Speaker adaptation methods have been successfully applied also for ASR. The success should be no surprise, because of the discrepancy in the performance between speaker-dependent (SD) and speaker-independent (SI) systems (e.g., Huang and Lee, 1991). Different adaptation methods can be classified by the  amount of supervision required from the user and on what time-scale they operate. At one end of the spectrum are methods that require the user to read a sample text that is then used to re-train the system. This method can asymptotically reach the performance of a corresponding SD system if the size of the sample text is increased (e.g.,  Brown, Lee, and Spohrer, 1983; Gauvain and Lee, 1994). More advanced methods collect the speaker-dependent sample as the system is running, and do re-training based on the data collected, without the need of a special training session by the user. This latter scheme is called unsupervised adaptation. However, both supervised and unsupervised re-training methods are typically relatively slow - the adaptation effect is significant only after a minute or more.
At the other end of the spectrum of speaker adaptation, are methods that have access to a model of speaker variability. This additional knowledge lets the system concentrate on adapting to voices that are likely to exist in the population of speakers, instead of blindly trying to adapt based on the (initially) very small sample from the new speaker. These methods can reach a positive adaptation effect after only a few syllables of speech. The speaker modeling approach to speaker adaptation is developed and investigated in the context of hybrid HMM/ANN recognition in Paper 2, Paper 4 and Paper 5. However, the approach does not require an ANN model - a related adaptation scheme in the HMM domain, is found in a paper by Leggeter and Woodland (1994), and Hazen and Glass (1997) use a related method in a segment-based system. 

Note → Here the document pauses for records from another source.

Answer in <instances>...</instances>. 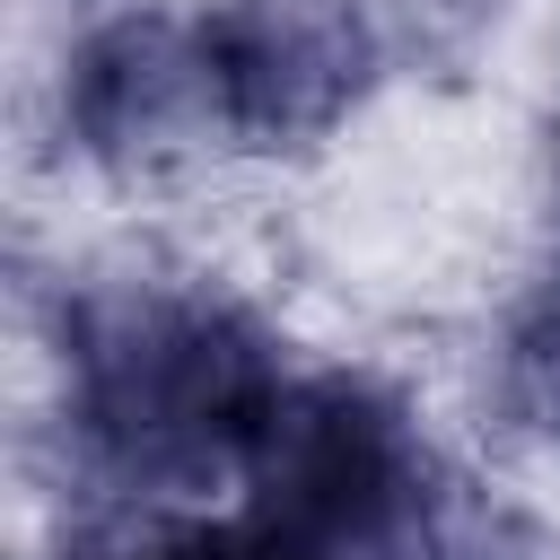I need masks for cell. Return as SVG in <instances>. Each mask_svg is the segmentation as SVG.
Here are the masks:
<instances>
[{"mask_svg": "<svg viewBox=\"0 0 560 560\" xmlns=\"http://www.w3.org/2000/svg\"><path fill=\"white\" fill-rule=\"evenodd\" d=\"M499 394L525 429H551L560 438V306H534L508 350H499Z\"/></svg>", "mask_w": 560, "mask_h": 560, "instance_id": "7", "label": "cell"}, {"mask_svg": "<svg viewBox=\"0 0 560 560\" xmlns=\"http://www.w3.org/2000/svg\"><path fill=\"white\" fill-rule=\"evenodd\" d=\"M228 140L245 149H315L376 88V18L359 0H219L201 18Z\"/></svg>", "mask_w": 560, "mask_h": 560, "instance_id": "3", "label": "cell"}, {"mask_svg": "<svg viewBox=\"0 0 560 560\" xmlns=\"http://www.w3.org/2000/svg\"><path fill=\"white\" fill-rule=\"evenodd\" d=\"M61 560H315L271 516H149V499H96L79 534H61Z\"/></svg>", "mask_w": 560, "mask_h": 560, "instance_id": "5", "label": "cell"}, {"mask_svg": "<svg viewBox=\"0 0 560 560\" xmlns=\"http://www.w3.org/2000/svg\"><path fill=\"white\" fill-rule=\"evenodd\" d=\"M61 131L79 158H96L114 175L184 166L210 131H228L201 18L122 9V18L88 26L61 70Z\"/></svg>", "mask_w": 560, "mask_h": 560, "instance_id": "4", "label": "cell"}, {"mask_svg": "<svg viewBox=\"0 0 560 560\" xmlns=\"http://www.w3.org/2000/svg\"><path fill=\"white\" fill-rule=\"evenodd\" d=\"M236 472L245 508L298 534L315 560H411L429 499L446 481L402 394L359 368L289 376Z\"/></svg>", "mask_w": 560, "mask_h": 560, "instance_id": "2", "label": "cell"}, {"mask_svg": "<svg viewBox=\"0 0 560 560\" xmlns=\"http://www.w3.org/2000/svg\"><path fill=\"white\" fill-rule=\"evenodd\" d=\"M280 385V341L201 280L105 271L61 298V429L96 499L236 472Z\"/></svg>", "mask_w": 560, "mask_h": 560, "instance_id": "1", "label": "cell"}, {"mask_svg": "<svg viewBox=\"0 0 560 560\" xmlns=\"http://www.w3.org/2000/svg\"><path fill=\"white\" fill-rule=\"evenodd\" d=\"M411 560H551V542H542V525L516 499L446 472L438 499H429V525H420V551Z\"/></svg>", "mask_w": 560, "mask_h": 560, "instance_id": "6", "label": "cell"}]
</instances>
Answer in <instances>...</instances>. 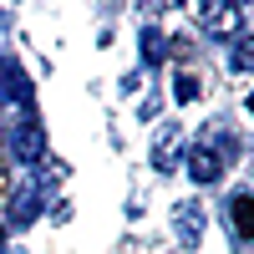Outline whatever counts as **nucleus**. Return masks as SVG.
Returning a JSON list of instances; mask_svg holds the SVG:
<instances>
[{
    "instance_id": "obj_1",
    "label": "nucleus",
    "mask_w": 254,
    "mask_h": 254,
    "mask_svg": "<svg viewBox=\"0 0 254 254\" xmlns=\"http://www.w3.org/2000/svg\"><path fill=\"white\" fill-rule=\"evenodd\" d=\"M5 147H10V158H15V163H26V168L46 163V127H41V117H31V112H26V117L10 127Z\"/></svg>"
},
{
    "instance_id": "obj_2",
    "label": "nucleus",
    "mask_w": 254,
    "mask_h": 254,
    "mask_svg": "<svg viewBox=\"0 0 254 254\" xmlns=\"http://www.w3.org/2000/svg\"><path fill=\"white\" fill-rule=\"evenodd\" d=\"M0 97L15 102L20 112H31V76L20 71V61H15V56H0Z\"/></svg>"
},
{
    "instance_id": "obj_3",
    "label": "nucleus",
    "mask_w": 254,
    "mask_h": 254,
    "mask_svg": "<svg viewBox=\"0 0 254 254\" xmlns=\"http://www.w3.org/2000/svg\"><path fill=\"white\" fill-rule=\"evenodd\" d=\"M239 36H244V5L229 0V5H219L208 15V41H239Z\"/></svg>"
},
{
    "instance_id": "obj_4",
    "label": "nucleus",
    "mask_w": 254,
    "mask_h": 254,
    "mask_svg": "<svg viewBox=\"0 0 254 254\" xmlns=\"http://www.w3.org/2000/svg\"><path fill=\"white\" fill-rule=\"evenodd\" d=\"M173 234H178L183 249H193V244L203 239V208H198V203H178V208H173Z\"/></svg>"
},
{
    "instance_id": "obj_5",
    "label": "nucleus",
    "mask_w": 254,
    "mask_h": 254,
    "mask_svg": "<svg viewBox=\"0 0 254 254\" xmlns=\"http://www.w3.org/2000/svg\"><path fill=\"white\" fill-rule=\"evenodd\" d=\"M198 147H208V153H214V158H219L224 168H229V163L239 158V137L229 132L224 122H208V127H203V142H198Z\"/></svg>"
},
{
    "instance_id": "obj_6",
    "label": "nucleus",
    "mask_w": 254,
    "mask_h": 254,
    "mask_svg": "<svg viewBox=\"0 0 254 254\" xmlns=\"http://www.w3.org/2000/svg\"><path fill=\"white\" fill-rule=\"evenodd\" d=\"M229 224H234V239L239 244L254 234V188H239V193L229 198Z\"/></svg>"
},
{
    "instance_id": "obj_7",
    "label": "nucleus",
    "mask_w": 254,
    "mask_h": 254,
    "mask_svg": "<svg viewBox=\"0 0 254 254\" xmlns=\"http://www.w3.org/2000/svg\"><path fill=\"white\" fill-rule=\"evenodd\" d=\"M188 178H193L198 188H208V183L224 178V163L208 153V147H188Z\"/></svg>"
},
{
    "instance_id": "obj_8",
    "label": "nucleus",
    "mask_w": 254,
    "mask_h": 254,
    "mask_svg": "<svg viewBox=\"0 0 254 254\" xmlns=\"http://www.w3.org/2000/svg\"><path fill=\"white\" fill-rule=\"evenodd\" d=\"M36 214H41V188L36 183H20L15 188V203H10V229H26Z\"/></svg>"
},
{
    "instance_id": "obj_9",
    "label": "nucleus",
    "mask_w": 254,
    "mask_h": 254,
    "mask_svg": "<svg viewBox=\"0 0 254 254\" xmlns=\"http://www.w3.org/2000/svg\"><path fill=\"white\" fill-rule=\"evenodd\" d=\"M137 46H142V61H147V66H163V61L173 56V41H168L163 31H142Z\"/></svg>"
},
{
    "instance_id": "obj_10",
    "label": "nucleus",
    "mask_w": 254,
    "mask_h": 254,
    "mask_svg": "<svg viewBox=\"0 0 254 254\" xmlns=\"http://www.w3.org/2000/svg\"><path fill=\"white\" fill-rule=\"evenodd\" d=\"M173 163H178V132H163L158 147H153V168L158 173H173Z\"/></svg>"
},
{
    "instance_id": "obj_11",
    "label": "nucleus",
    "mask_w": 254,
    "mask_h": 254,
    "mask_svg": "<svg viewBox=\"0 0 254 254\" xmlns=\"http://www.w3.org/2000/svg\"><path fill=\"white\" fill-rule=\"evenodd\" d=\"M249 61H254V46H249V36H239V41H234V51H229V71H239V76H244V71H249Z\"/></svg>"
},
{
    "instance_id": "obj_12",
    "label": "nucleus",
    "mask_w": 254,
    "mask_h": 254,
    "mask_svg": "<svg viewBox=\"0 0 254 254\" xmlns=\"http://www.w3.org/2000/svg\"><path fill=\"white\" fill-rule=\"evenodd\" d=\"M173 92H178V102H193V97H198V81H193V76H178Z\"/></svg>"
},
{
    "instance_id": "obj_13",
    "label": "nucleus",
    "mask_w": 254,
    "mask_h": 254,
    "mask_svg": "<svg viewBox=\"0 0 254 254\" xmlns=\"http://www.w3.org/2000/svg\"><path fill=\"white\" fill-rule=\"evenodd\" d=\"M147 10H168V5H178V0H142Z\"/></svg>"
},
{
    "instance_id": "obj_14",
    "label": "nucleus",
    "mask_w": 254,
    "mask_h": 254,
    "mask_svg": "<svg viewBox=\"0 0 254 254\" xmlns=\"http://www.w3.org/2000/svg\"><path fill=\"white\" fill-rule=\"evenodd\" d=\"M0 36H5V15H0Z\"/></svg>"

The remainder of this summary is organized in sections corresponding to the three main directions of work: hybrid ANN/HMM recognition, dynamic decoding, and fast speaker adaptation. The exception is section 4, that contains previously unpublished material on the representation of large sets of alternative hypotheses - the output of the dynamic decoding search. Section 6 contains a brief presentation of the applications of the developed CSR system. Finally, section 7 contains brief summaries and comments on the included papers. In particular, the original contribution and innovative elements of each paper are discussed in this section. 
 Figure 1

Figure 1. Overview of the ASR process. Most contemporary speech recognition systems conform to this chain of processing. In the signal processing module the raw speech waveform is transformed to the frequency domain. In the feature extraction module a data compressing transform is applied and the resulting output stream is a time-series of feature vectors. The phonetic classification module evaluates the feature vectors phonetically and in the dynamic decoding module the lexical and grammatical constraints are enforced.